--- DATA TO PROCESS ---
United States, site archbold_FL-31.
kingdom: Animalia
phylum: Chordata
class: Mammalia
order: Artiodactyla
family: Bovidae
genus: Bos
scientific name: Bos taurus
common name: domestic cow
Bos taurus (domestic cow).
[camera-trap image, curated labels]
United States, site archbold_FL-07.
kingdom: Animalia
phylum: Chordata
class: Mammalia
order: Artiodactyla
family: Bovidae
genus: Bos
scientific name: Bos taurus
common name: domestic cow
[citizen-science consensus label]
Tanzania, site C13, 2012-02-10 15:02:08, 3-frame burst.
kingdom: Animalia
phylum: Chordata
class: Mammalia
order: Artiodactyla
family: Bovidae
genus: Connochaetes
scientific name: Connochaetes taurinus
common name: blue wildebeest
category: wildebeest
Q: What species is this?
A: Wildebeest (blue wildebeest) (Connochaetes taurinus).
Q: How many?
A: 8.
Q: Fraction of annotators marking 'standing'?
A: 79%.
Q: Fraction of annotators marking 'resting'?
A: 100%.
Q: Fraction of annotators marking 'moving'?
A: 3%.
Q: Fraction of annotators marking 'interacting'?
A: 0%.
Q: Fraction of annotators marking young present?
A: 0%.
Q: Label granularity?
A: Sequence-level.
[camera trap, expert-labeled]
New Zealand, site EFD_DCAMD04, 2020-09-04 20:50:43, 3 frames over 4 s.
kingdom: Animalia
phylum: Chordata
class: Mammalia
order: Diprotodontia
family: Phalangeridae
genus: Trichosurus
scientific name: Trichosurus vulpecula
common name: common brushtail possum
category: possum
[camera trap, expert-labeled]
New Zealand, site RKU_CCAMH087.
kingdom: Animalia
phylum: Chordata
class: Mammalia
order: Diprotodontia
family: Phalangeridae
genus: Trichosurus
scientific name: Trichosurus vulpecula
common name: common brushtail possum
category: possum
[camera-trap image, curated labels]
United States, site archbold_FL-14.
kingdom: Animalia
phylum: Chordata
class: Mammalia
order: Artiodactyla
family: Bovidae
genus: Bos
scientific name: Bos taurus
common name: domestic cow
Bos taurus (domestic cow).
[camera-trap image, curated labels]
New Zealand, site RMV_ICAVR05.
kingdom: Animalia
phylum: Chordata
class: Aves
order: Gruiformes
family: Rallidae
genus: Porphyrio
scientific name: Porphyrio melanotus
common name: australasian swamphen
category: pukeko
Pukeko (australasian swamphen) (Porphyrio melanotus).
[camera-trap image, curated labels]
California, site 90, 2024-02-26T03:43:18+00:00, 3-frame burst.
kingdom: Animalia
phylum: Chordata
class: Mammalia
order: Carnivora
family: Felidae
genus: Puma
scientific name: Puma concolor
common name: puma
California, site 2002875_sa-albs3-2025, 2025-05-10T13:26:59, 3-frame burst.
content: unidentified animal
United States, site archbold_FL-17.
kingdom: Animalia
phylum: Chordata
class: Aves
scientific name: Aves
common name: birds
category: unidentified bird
---
WORK ORDER: Create a word-for-word copy of the whole listing.

THE COMPLETED TASK:
United States, site archbold_FL-31.
kingdom: Animalia
phylum: Chordata
class: Mammalia
order: Artiodactyla
family: Bovidae
genus: Bos
scientific name: Bos taurus
common name: domestic cow
Bos taurus (domestic cow).
[camera-trap image, curated labels]
United States, site archbold_FL-07.
kingdom: Animalia
phylum: Chordata
class: Mammalia
order: Artiodactyla
family: Bovidae
genus: Bos
scientific name: Bos taurus
common name: domestic cow
[citizen-science consensus label]
Tanzania, site C13, 2012-02-10 15:02:08, 3-frame burst.
kingdom: Animalia
phylum: Chordata
class: Mammalia
order: Artiodactyla
family: Bovidae
genus: Connochaetes
scientific name: Connochaetes taurinus
common name: blue wildebeest
category: wildebeest
Q: What species is this?
A: Wildebeest (blue wildebeest) (Connochaetes taurinus).
Q: How many?
A: 8.
Q: Fraction of annotators marking 'standing'?
A: 79%.
Q: Fraction of annotators marking 'resting'?
A: 100%.
Q: Fraction of annotators marking 'moving'?
A: 3%.
Q: Fraction of annotators marking 'interacting'?
A: 0%.
Q: Fraction of annotators marking young present?
A: 0%.
Q: Label granularity?
A: Sequence-level.
[camera trap, expert-labeled]
New Zealand, site EFD_DCAMD04, 2020-09-04 20:50:43, 3 frames over 4 s.
kingdom: Animalia
phylum: Chordata
class: Mammalia
order: Diprotodontia
family: Phalangeridae
genus: Trichosurus
scientific name: Trichosurus vulpecula
common name: common brushtail possum
category: possum
[camera trap, expert-labeled]
New Zealand, site RKU_CCAMH087.
kingdom: Animalia
phylum: Chordata
class: Mammalia
order: Diprotodontia
family: Phalangeridae
genus: Trichosurus
scientific name: Trichosurus vulpecula
common name: common brushtail possum
category: possum
[camera-trap image, curated labels]
United States, site archbold_FL-14.
kingdom: Animalia
phylum: Chordata
class: Mammalia
order: Artiodactyla
family: Bovidae
genus: Bos
scientific name: Bos taurus
common name: domestic cow
Bos taurus (domestic cow).
[camera-trap image, curated labels]
New Zealand, site RMV_ICAVR05.
kingdom: Animalia
phylum: Chordata
class: Aves
order: Gruiformes
family: Rallidae
genus: Porphyrio
scientific name: Porphyrio melanotus
common name: australasian swamphen
category: pukeko
Pukeko (australasian swamphen) (Porphyrio melanotus).
[camera-trap image, curated labels]
California, site 90, 2024-02-26T03:43:18+00:00, 3-frame burst.
kingdom: Animalia
phylum: Chordata
class: Mammalia
order: Carnivora
family: Felidae
genus: Puma
scientific name: Puma concolor
common name: puma
California, site 2002875_sa-albs3-2025, 2025-05-10T13:26:59, 3-frame burst.
content: unidentified animal
United States, site archbold_FL-17.
kingdom: Animalia
phylum: Chordata
class: Aves
scientific name: Aves
common name: birds
category: unidentified bird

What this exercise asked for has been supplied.